Set of tasks.
A – In the Redis interview transcript, what does the speaker call by far the biggest use case for Redis?
B – Continue the Redis interview transcript from its last sentence.

Excerpt provided.
"""

So I picked that up and, started sending Salvator patches. And, I think some of the other folks that were working with the client libraries in other languages were doing the same, and I he he probably got inundated with patch emails at that point and, decide said, hey. Why don't you guys just all, you know, split these off and and, you know, run them yourselves, and and I'll link to you? So that's how Redis Pie was actually born. And so can you talk a bit more about what the Redis Pie project is and how it relates to the redispy database in terms of the features that it exposes
[00:10:14] Unknown:
and the way that it can be used within Python applications? Certainly. So,
[00:10:19] Unknown:
you know, at at at the core, redispy is is the main Python client for redis. It it's not terribly difficult to build a a minimalistic Redis client in any languages, and, you know, there there's a number of them in in Python specifically, but bread as pie definitely is the most popular and has the highest install base. I I'd say that, you know, the the the primary mission is to build kind of a canonical Pythonic implementation that that makes it natural for experienced Python developers,
[00:10:55] Unknown:
to communicate with Redis. And so can you go over some of the main use cases that Python developers have used the Redis database for and some of the features that are unique specifically to Redis in terms of the application architectures that it enables?
[00:11:12] Unknown:
Sure. So I I would say by far and away, the the biggest use case that we see is people using it as as a key value store in for for caching well, I guess, for caching in data in a similar way that that memcached would. There's a lot of, you know, interesting other ways to use it as well. Like Christophe said, you know, Redis exposes a lot of other data types besides just plain byte strings. So sorted sets, for instance, are, something very unique to Redis and something that can, be used to highly optimize, specific access patterns.

"""

Source data.
"""

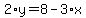 2%2Ay=8-3%2Ax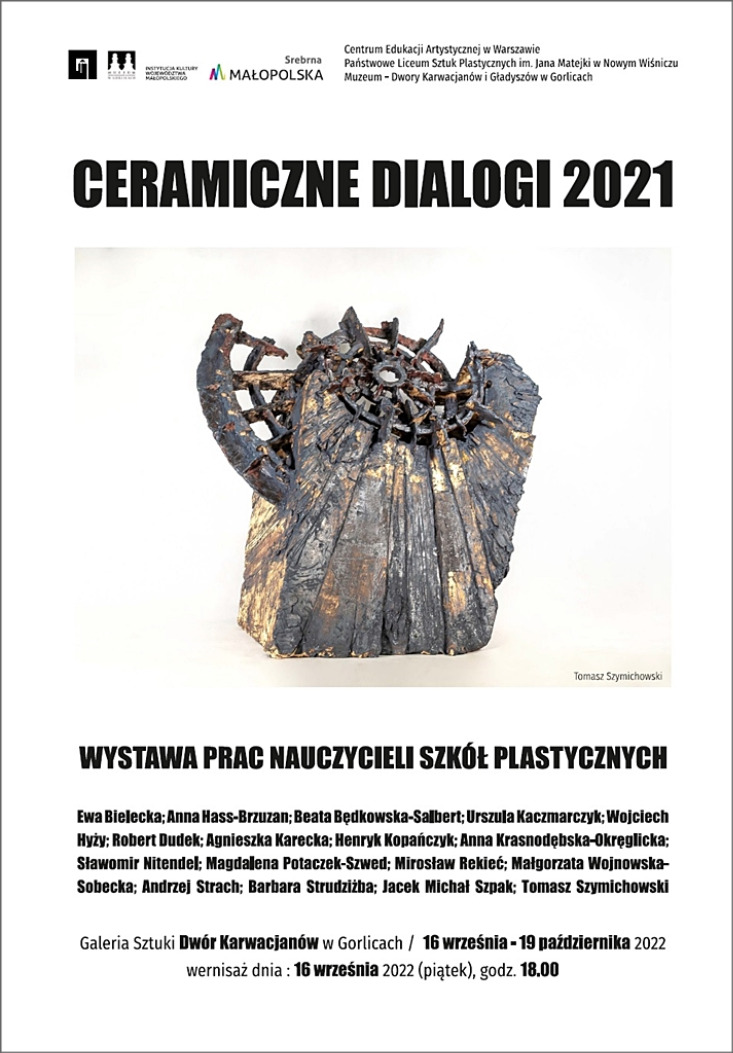 „CERAMICZNE DIALOGI 2021” / WYSTAWA PRAC Nauczycieli Szkół Plastycznych w Galerii Sztuki Dwór Karwacjanów w Gorlicach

"""

Exercise responses.
A – Using it as a key value store for caching data, in a similar way to memcached.

B –
[00:11:55] Unknown:
And so in terms of the redispy project itself, can you talk a bit about how it's implemented and some of the difficulties or challenges associated with tracking the features of the upstream Redis project? Sure.
[00:12:12] Unknown:
So Redis Py tries to follow the Redis database lead as as closely as possible. What I aim for out of the box is a library that's easy to get started with and has sane defaults. So by default, it is thread safe in in typical Python workloads, you know, whether you you're using, like, gunicorn or uWSGI, serving a Django or Flask application, you simply create a a singleton instance, of the Redis client, and you're good to go. I also try to provide functionality to make it easy to work with less typical architectures, such as gevent or eventlet or, you know, running on PyPy or other Python interpreters that are, you know, less mainstream.
[00:13:03] Unknown:
And what are some of the feature primitives that are available in the Redis database and the Redis Py library
[00:13:11] Unknown:
that application developers can build on top of? So you start off with with basic, you know, key value strings. That that's kinda where everyone, I think, starts off with. And and that's very similar to the functionality that that someone might be used to with memcached. But there are other data types that Redis exposes as well, and there are atomic operations around each of those primitives. So Redis has a a list data type. So you can, similar to a Python list, you can insert a value at a particular location or you can, append something to the end of the list. You can pop things off either the head or the tail of the list. There's, even concepts like blocking pop where the client can choose to block on, pulling an item off of of the list. And if there are no items on the list, it will block until another process puts an item on on the list. So with that, you can build something like a, a message queue. Taking it a step further, there's, sorted sets that like lists, but each element, has an accompanying, score value. And those scores, Redis keeps that, the the sorted set sorted in memory so you can do very quick operations, like, for instance, pagination.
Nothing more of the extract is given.